The global rating firm lowered the country’s growth expectations for 2023 from 5.5% to 5.4%, citing a global impact on growth due to the fallout from Russia’s invasion of Ukraine.

The global rating firm lowered the country’s growth expectations for 2023 from 5.5% to 5.4%, citing a global impact on growth due to the fallout from Russia’s invasion of Ukraine.

Moody’s Investors Service has cut India’s growth forecast for calendar year 2022 from 9.5% to 9.1% and marginally lowered its growth forecast for 2023 to 5.4% from 5.5%, following Russia’s invasion of Ukraine. citing the global impact on growth as the reason for the decline.

The global ratings firm, which raised India’s GDP growth numbers for 2022 to 9.5% from 7% a month ago, said it is now downscaling its global growth outlook and is looking at commodity prices, supply and demand. raising inflation forecasts in light of the uptick in inflation.
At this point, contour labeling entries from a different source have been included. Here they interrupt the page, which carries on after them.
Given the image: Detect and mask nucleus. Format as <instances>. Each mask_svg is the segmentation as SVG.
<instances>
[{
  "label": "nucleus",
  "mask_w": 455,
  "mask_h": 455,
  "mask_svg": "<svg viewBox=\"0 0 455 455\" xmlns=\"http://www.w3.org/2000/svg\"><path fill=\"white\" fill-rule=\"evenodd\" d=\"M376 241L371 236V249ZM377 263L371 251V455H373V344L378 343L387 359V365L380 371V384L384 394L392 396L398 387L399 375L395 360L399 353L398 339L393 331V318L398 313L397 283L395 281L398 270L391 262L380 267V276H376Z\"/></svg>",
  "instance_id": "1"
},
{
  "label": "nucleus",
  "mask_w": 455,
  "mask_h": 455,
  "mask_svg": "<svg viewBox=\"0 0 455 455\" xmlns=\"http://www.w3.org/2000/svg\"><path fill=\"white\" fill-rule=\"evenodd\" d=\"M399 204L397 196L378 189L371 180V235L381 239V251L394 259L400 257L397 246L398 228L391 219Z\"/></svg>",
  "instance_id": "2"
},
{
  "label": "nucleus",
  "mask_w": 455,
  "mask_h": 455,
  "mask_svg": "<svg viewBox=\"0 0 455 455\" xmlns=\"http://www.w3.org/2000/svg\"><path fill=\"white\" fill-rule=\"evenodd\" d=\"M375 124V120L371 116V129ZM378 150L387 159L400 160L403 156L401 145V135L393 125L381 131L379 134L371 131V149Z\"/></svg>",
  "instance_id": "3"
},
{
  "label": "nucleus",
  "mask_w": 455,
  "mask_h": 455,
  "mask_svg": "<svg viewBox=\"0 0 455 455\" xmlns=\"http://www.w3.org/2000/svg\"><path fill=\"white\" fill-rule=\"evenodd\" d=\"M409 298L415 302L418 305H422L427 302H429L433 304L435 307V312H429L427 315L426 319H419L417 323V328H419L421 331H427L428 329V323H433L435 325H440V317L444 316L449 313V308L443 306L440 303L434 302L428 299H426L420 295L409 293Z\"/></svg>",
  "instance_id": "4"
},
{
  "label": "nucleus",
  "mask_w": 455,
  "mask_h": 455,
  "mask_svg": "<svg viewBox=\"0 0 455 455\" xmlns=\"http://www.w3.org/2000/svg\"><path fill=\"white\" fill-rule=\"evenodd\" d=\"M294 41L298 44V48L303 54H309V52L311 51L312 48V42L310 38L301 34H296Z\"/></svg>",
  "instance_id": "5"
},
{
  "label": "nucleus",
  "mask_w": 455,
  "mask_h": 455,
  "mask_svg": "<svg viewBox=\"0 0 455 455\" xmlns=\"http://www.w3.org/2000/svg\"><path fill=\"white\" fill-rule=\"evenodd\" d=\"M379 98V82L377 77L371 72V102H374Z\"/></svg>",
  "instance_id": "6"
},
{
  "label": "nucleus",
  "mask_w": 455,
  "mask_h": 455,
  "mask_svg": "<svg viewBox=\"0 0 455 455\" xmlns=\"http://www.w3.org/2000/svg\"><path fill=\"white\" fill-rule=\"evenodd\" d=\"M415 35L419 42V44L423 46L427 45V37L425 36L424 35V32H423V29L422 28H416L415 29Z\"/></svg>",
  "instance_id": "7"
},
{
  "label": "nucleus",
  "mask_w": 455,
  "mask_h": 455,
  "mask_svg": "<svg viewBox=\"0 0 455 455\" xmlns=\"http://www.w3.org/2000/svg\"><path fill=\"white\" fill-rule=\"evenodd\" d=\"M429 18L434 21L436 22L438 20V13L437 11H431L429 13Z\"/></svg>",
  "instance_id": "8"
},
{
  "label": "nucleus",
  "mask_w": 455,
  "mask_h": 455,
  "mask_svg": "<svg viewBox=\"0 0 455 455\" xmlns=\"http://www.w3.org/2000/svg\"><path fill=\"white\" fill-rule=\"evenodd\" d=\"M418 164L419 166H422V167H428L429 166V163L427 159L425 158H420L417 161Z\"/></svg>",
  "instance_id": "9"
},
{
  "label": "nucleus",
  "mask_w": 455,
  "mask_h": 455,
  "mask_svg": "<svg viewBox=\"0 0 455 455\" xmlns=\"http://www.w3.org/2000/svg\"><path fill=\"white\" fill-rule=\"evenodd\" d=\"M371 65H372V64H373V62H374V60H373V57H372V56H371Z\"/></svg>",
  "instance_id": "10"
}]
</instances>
Weak sentiment for shortages, business disruptions and geopolitical conflict.

Moody’s said India was particularly sensitive to higher oil prices as it was a major importer of crude, although as a surplus grain producer, its agricultural exports could benefit in the short term from higher global prices.

“Higher fuel and potential fertilizer costs down the road will weigh on government finances, potentially limiting planned capital expenditure,” citing these as reasons for the growth forecast below 0.4 percentage points. For example, India benefited from wheat exports, Moody’s reported.

While the extent of damage to the global economy will depend on the duration and extent of the Russia-Ukraine conflict, Moody’s said recovery has been affected but not yet derailed. However, alternative downside scenarios envision a global economy headed for recession, even as other risks such as new COVID-19 waves, monetary policy missteps, and social risks associated with high inflation, increase growth. perspective can be reduced.

“We now expect G-20 economies to collectively expand by 3.6% in 2022, compared to 4.3% growth envisioned in our February outlook. Growth will slow further to 3% in 2023,” The rating firm said Russia was the only G-20 nation to see a contraction.

‘Russian economy will shrink’

“We forecast Russia’s economy to shrink 7% this year and 3% in 2023, down from the 2.0% and 1.5% projected growth respectively before the invasion of Ukraine,” it noted.

In its global macroeconomic outlook released on February 24, the day Russia launched military operations in Ukraine, Moody’s said India was moving towards normalcy, but was less optimistic about the prospects for the global economy.

“The first half of 2022 will be challenging. Rising commodity prices, demand-supply imbalance, inflationary pressures, volatile financial markets and geopolitical tensions will create a challenging backdrop.

At the time, it had flagged its ‘bear scenario’, a more likely outcome due to its tilt towards a balance of risk. In that scenario, Moody’s predicted that increased inflation would be accompanied by weak growth, with sanctions on Russia resulting in a substantial decline in energy supplies, driving up oil and gas prices.